An artist book has come to mean something quite specific, something apart from a book containing images of the artist’s work with commentary by one scholar or another. It means a book that calls the whole idea of the book into question, that takes nothing on faith–not plot, or sequence, or even something residing between two covers.

I have seen artist books that come apart into pieces resembling a game, that fit into a teacup, that happen randomly within a deck of cards. A thoughtful artist book, often a limited edition or single object, is a beautiful thing.

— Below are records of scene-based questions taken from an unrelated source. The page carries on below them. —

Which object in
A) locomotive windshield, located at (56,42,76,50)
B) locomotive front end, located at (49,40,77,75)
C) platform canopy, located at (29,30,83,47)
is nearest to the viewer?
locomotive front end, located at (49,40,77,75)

It is also a confounding thing, and some recent examples have taken this concept to new places by including writers who are willing to pull apart language and story in the same way so that form and function meet. Rebecca Brown’s Excerpts From a Family Medical Dictionary is the story of the author’s mother’s illness and death told through a series of medical definitions; it is beautifully produced in letterpress, an old-fashioned technique that alludes to both authority (hence the dictionary) and painstaking work (hence the obsessive recording of disintegration), by Chris Stern and Jules Remedios Faye (of the Grey Spider Press in Sedro Woolley).

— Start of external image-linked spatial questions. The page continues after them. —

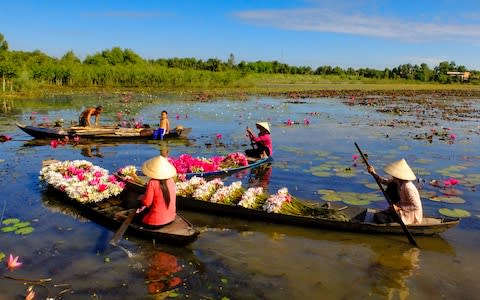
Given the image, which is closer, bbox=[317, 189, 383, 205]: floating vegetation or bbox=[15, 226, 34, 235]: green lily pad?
bbox=[15, 226, 34, 235]: green lily pad

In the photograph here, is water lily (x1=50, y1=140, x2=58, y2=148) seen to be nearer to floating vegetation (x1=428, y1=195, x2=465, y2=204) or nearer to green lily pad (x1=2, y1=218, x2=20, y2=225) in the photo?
green lily pad (x1=2, y1=218, x2=20, y2=225)

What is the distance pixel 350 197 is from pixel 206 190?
321cm

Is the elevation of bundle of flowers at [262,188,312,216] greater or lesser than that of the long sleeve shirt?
lesser

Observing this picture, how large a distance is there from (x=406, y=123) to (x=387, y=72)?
274 ft

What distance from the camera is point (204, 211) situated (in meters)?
8.47

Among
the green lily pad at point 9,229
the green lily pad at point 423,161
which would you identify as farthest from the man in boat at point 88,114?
the green lily pad at point 423,161

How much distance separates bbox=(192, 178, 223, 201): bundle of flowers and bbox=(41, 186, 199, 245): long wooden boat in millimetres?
845

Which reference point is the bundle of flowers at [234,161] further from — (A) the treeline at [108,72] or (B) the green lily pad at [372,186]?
(A) the treeline at [108,72]

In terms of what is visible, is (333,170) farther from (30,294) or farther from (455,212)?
(30,294)

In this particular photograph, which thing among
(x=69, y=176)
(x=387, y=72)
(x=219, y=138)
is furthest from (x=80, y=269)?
(x=387, y=72)

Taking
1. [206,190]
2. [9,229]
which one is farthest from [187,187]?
[9,229]

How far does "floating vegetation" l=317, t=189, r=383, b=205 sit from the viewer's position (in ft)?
30.7

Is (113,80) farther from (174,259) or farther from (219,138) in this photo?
(174,259)

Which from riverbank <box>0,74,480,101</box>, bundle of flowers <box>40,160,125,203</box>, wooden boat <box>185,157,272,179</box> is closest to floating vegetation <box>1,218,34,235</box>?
bundle of flowers <box>40,160,125,203</box>
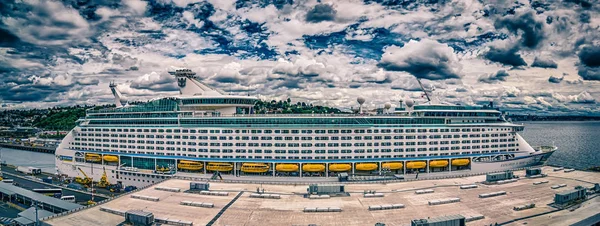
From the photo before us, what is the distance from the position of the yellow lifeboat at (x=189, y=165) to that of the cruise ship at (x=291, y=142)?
22 centimetres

And now, the artist/writer team of Matthew Ritchie and Ben Marcus throw The Father Costume into the ring, and it has the distinct feel of a challenge to readers: How do you function when all your expectations are thwarted?

There is something like a plot, with a father and two sons and an absent mother who has perhaps disappeared down something called a “kill-hole.” It takes place in a world that is both recognizable and not, with intimations of a hostile environment and tyrannical control from above, conditions we are familiar with but never in this particular form. Embedded in it is the almost-archetypal story of the ill-favored son; where the father and the brother are fluent in fabric-languages, the narrator is not. “I had a language problem,” he laconically says, noting carefully all the ways in which he cannot participate in the family rituals that include “tap[ping] out low-altitude language on the floor,” and “sounds… barked into a stippled leather box.”

In Marcus’ world, objects such as water and landscape contain language that can be read through “the proper cloth filter.” What these things say, we never learn; their importance eludes us as they seem to elude the narrator. The commonest elements of everyday are as strange as can be: Bodies are as changeable as clothes (the titular “costume”), and language is physical and disease-bearing. When the narrator tells us, “The current was troubled enough to break up these… faces as it pulled us along,” he is not simply talking about meteoric conditions. Even his not-so-buried wish to kill his father takes on unimaginable metaphoric flight.

The art that accompanies Marcus’ text does more than question the idea of illustration, but rather inverts it, shatters it, rebirths it into a new costume. Ritchie has created layers of grainy atmospheric photography scribbled over with diagrams, some of which look like football strategy, some more like chemical equations, sometimes with an illegible and telling word (suffocation? decomposition?) floating around in it. Bodies merge into landscape. Not every image is interesting, but most are compelling. Every so often, you can actually decipher something–a landscape, a group of Aryan-looking officers–that feels perversely literal-minded, as if the artist were throwing you a fake bone, urging you to feel comfortable in a minefield.

These images lead you, instead of deeper into the story, very nearly away from it. This is anything but illustration in service of a text. It is illustration in spite of text, against a text that tends to work in specifically visual language, as when the narrator says, “I prefer a picture to a written report.” Which is not to say, by any means, that it doesn’t work. It works very well, in that the images deepen the sense of strangeness and foreignness, reminding the reader of fiction’s deep, potentially drowning, potential. We do not have “the proper cloth filter” to decode this book; it doesn’t make the reading any less thrilling.